Stephanie Matthews, summarized the philosophy behind ESA accounts by saying:
“For more than a century, a fundamental question regarding learning has been: who should decide what is best for my child: the government or me? . . . The answer to the question is simple and clear: me. . . . ESAs are managed by parents and used for the exclusive individual benefit of their child.”
What are the facts about school choice and ESAs?
Who supports ESAs?
In Texas, nearly every major conservative group and conservative lawmaker supports school choice. The list of conservative groups and leaders who support ESAs is long. Very long. A few prominent names are:
- U.S. Senator Ted Cruz
- Texas Lt. Gov. Dan Patrick
- Senator (and home school dad) Don Huffines
- Texas Public Policy Foundation
- The Cato Institute
- Americans For Prosperity
- The Heritage Foundation
- Texans for Education Opportunity
10/13/16 UPDATE: Home School Legal Defense Association was previously included in the list of ESA supporters. THSC sought and received clarification from HSLDA that the ESAs discussed in this post are different from those discussed in the HSLDA article originally linked.
In Texas, 84 percent of Republican voters said that they would support school choice —giving the parent more control over the use of their own education dollars —but Texas currently has no form of school choice.
Have these types of programs been successful in other states?
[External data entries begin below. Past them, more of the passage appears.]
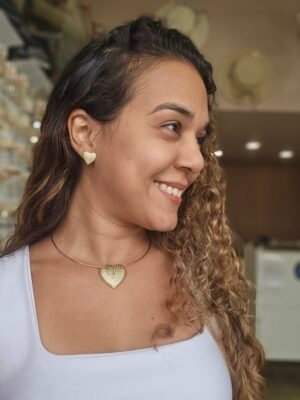 Conjunto Aro Folheado a ouro 02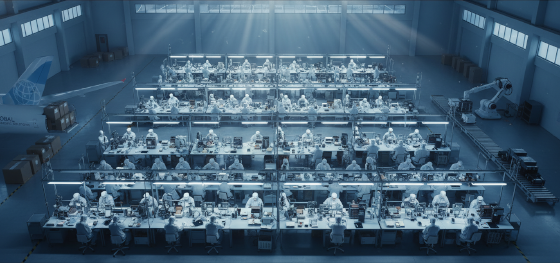 turnkey contract manufacturer assembling complex diagnostic testing hardware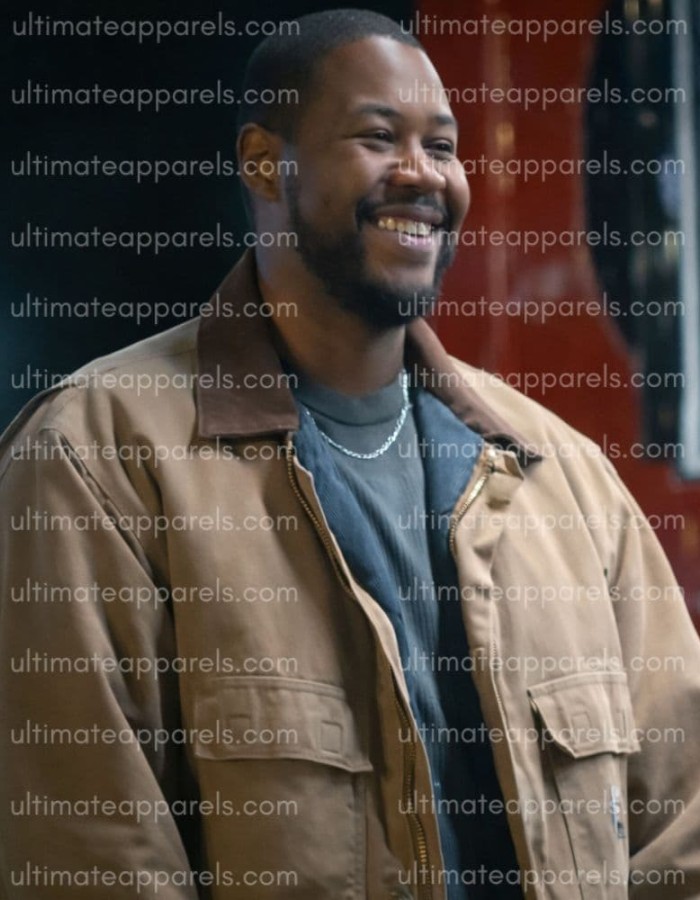 Shrinking S03 Luke Tennie Sean Brown Jacket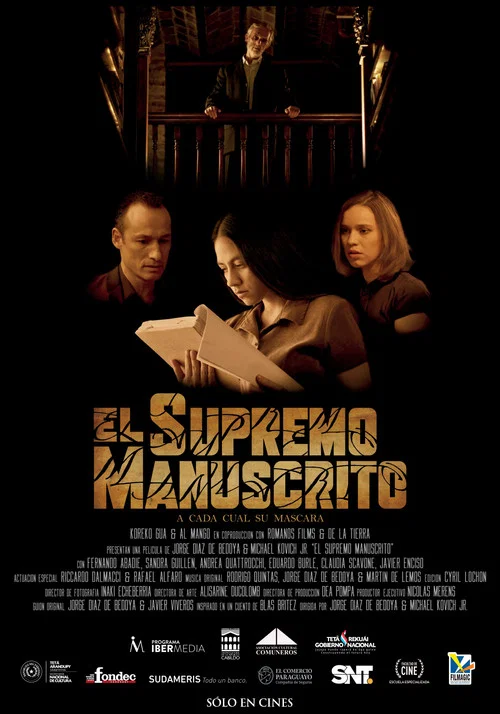 El supremo manuscrito постер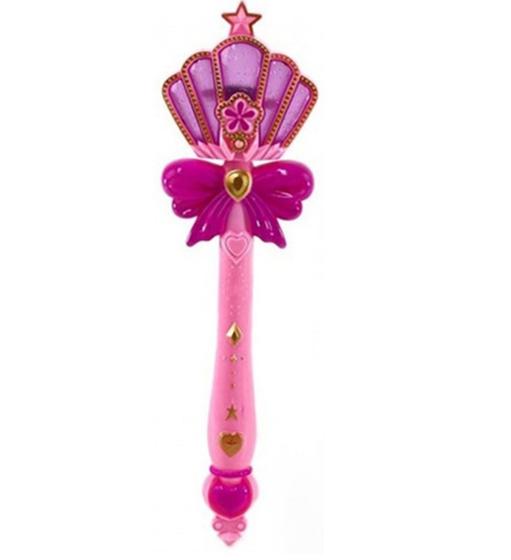 Varinha Mágica Infantil Encantada Com Luz E Som A Pilha Brinquedos ...
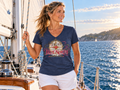 Trust Your True North  - Women's  V-neck T-Shirt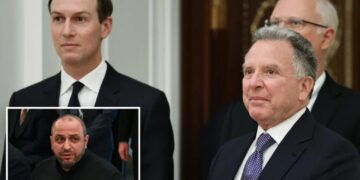 Witkoff and Kushner to brief Ukraine negotiator in Miami after Putin rejects US plan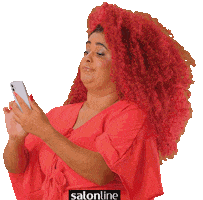 Beauty Woman Sticker by Salon Line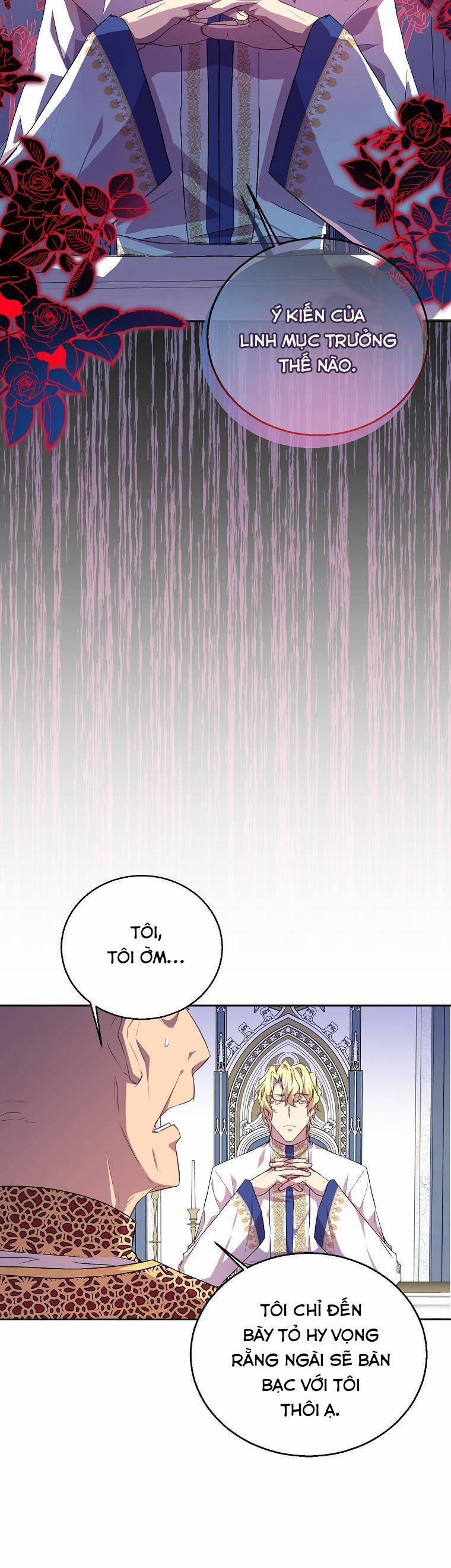 Tôi Là Thánh Nữ Giả Mạo Nhưng Các Thần Lại Ám Ảnh Tôi 7 trang 27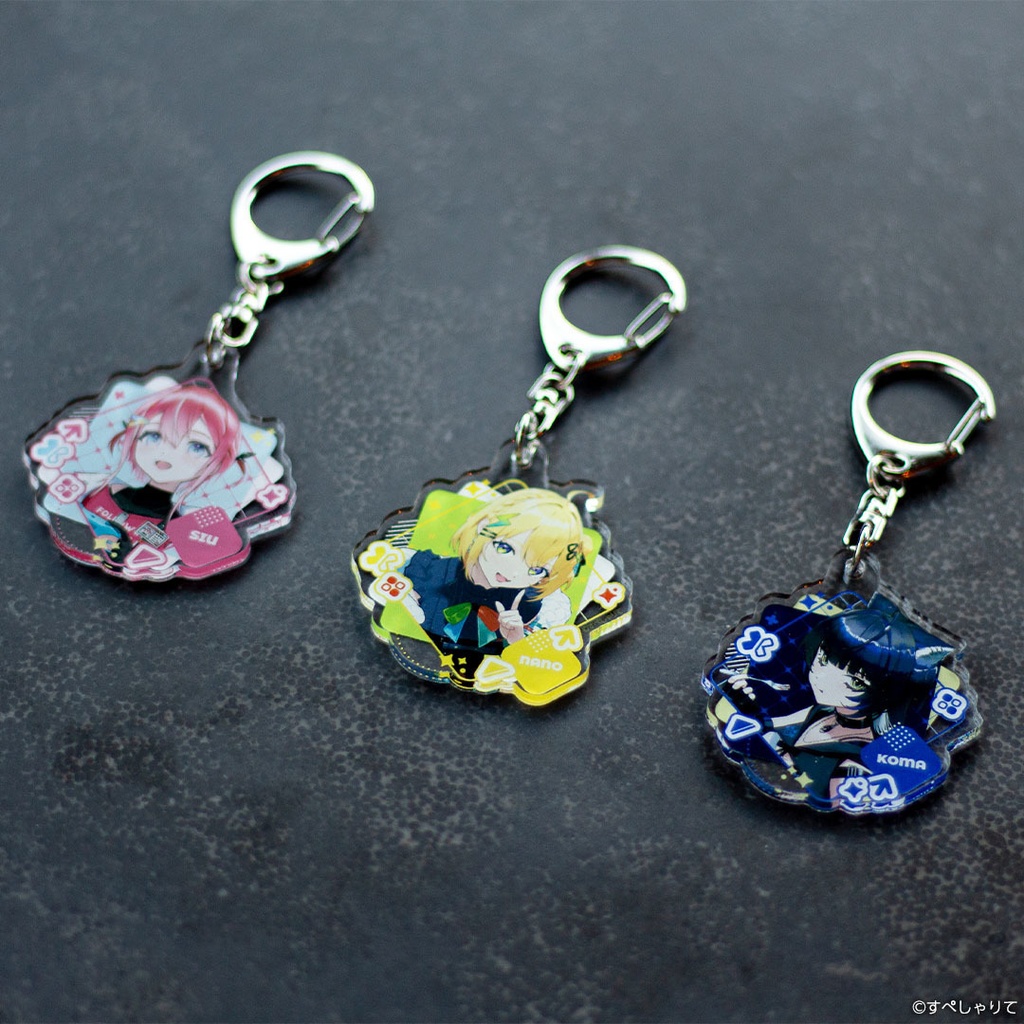 アクリルキーホルダー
With 61 programs in 30 different states, you might expect that each state has adopted slightly various solutions. However, two things have been fairly universal:
- Parents are given more control over the use of their education dollars.
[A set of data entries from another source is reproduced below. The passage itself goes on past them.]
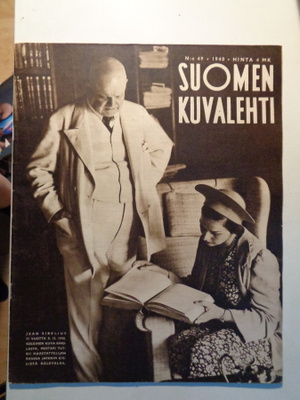 Suomen Kuvalehti Nro 49/1940 (6.6)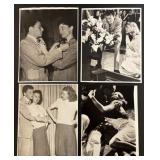 Collection of Vintage Frank Sinatra Black and White Photographs and Clippings
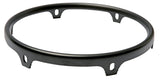 Latin Perkussion Gehoopte Conga Matador Soft Strike (Comfort Curve I) Black - 11 3/4" Conga | 6 Loch (M276B)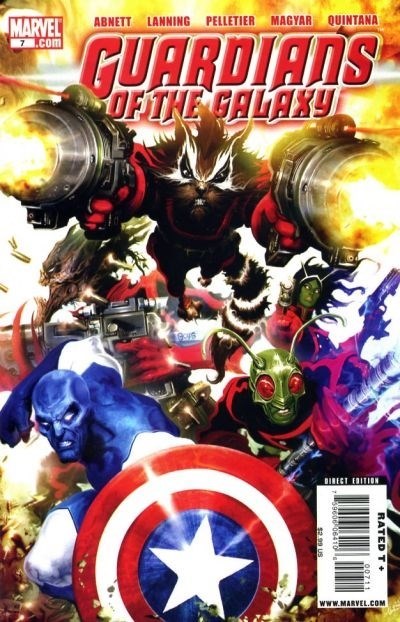 GUARDIANS OF THE GALAXY #7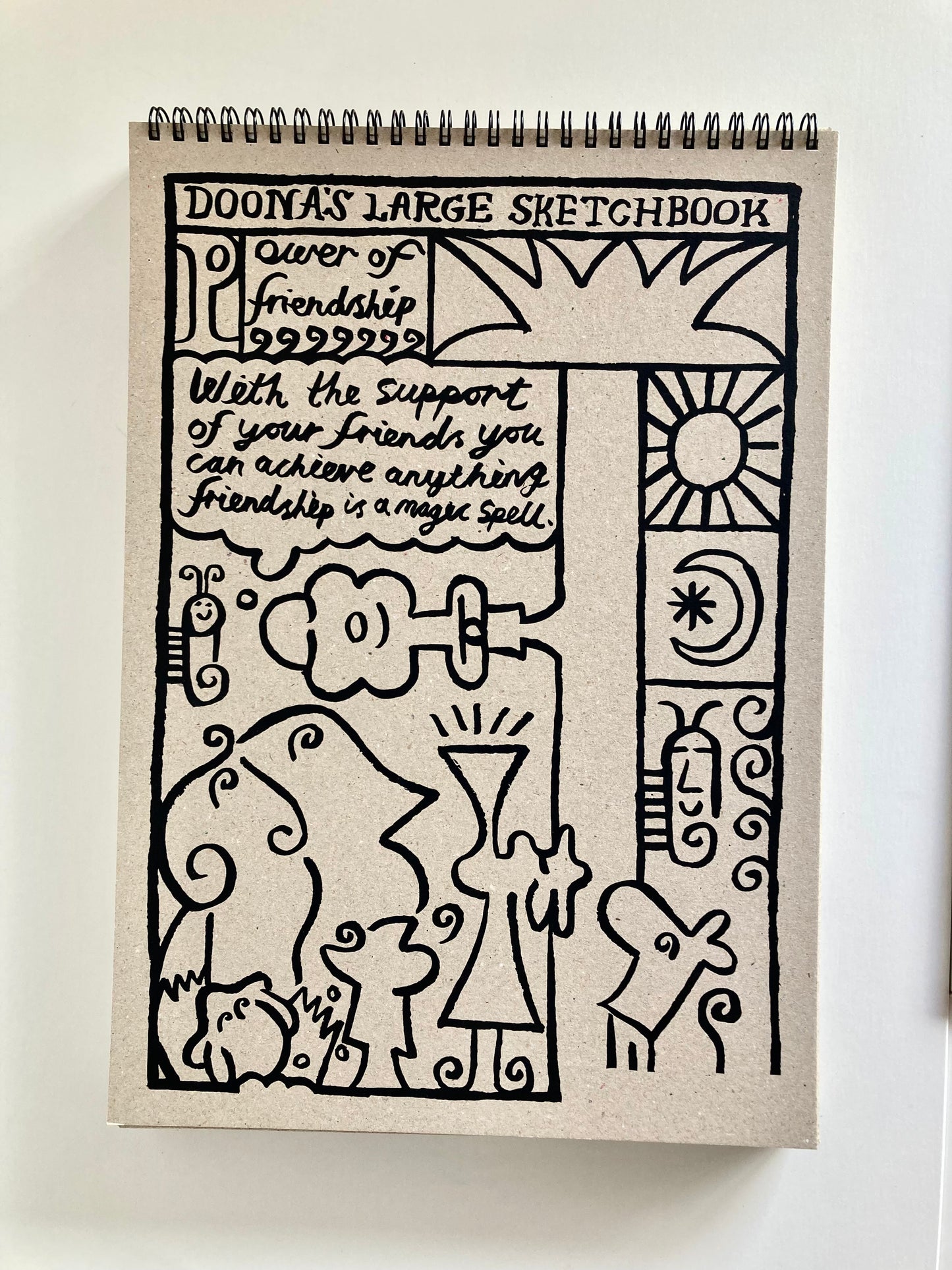 LARGE WASET NOTEBOOK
- Parents overwhelmingly support the programs.
In New Hampshire, 78.6 percent of parents who used the Scholarship Tax Credit (STC) program said that they were more satisfied with their new options as compared to their former options.
The colossal amount of data showing the positive effects of giving parents more control is so overwhelming that Harvard professor Paul Peterson summarized the data by saying that if the parent’s satisfaction was the only thing that mattered then, “school choice is a clear winner.”
So what are the downsides to school choice and ESAs?
Well, according to a survey of 100 studies on school choice by both opponents and supporters, there really are none.
Not only has the impact been incredibly positive across the board, but parents have voiced overwhelming approval in states that have passed school choice programs. And Texas home school freedom has never been hindered by the expansion of liberty. Not in 1994, 1995, 2001, 2003, or 2007.
The undeniable message of the overwhelmingly positive data from all over the country shows exactly what supporters of parental choice have argued all along; parents can control their child’s education more effectively, more economically, and with better results than the government can ever hope to do.
So will parents lose their current freedoms by taking control of their education tax dollars? History and the facts say: No.
If we were keeping score, the scoreboard would show:
Parental Control: 1
Government bureaucracy: Out cold
The Bottom Line
The government controls the educational funding paid by every Texas family. Parents of more than an estimated 600,000 students in Texas are paying twice for their kids’ education, and others are stuck without options. It is time for Texas to step up and be the beacon of freedom we pride ourselves in being. Let’s put control back into the hands of parents and raise up another generation of leaders who can keep the liberty they’ll inherit.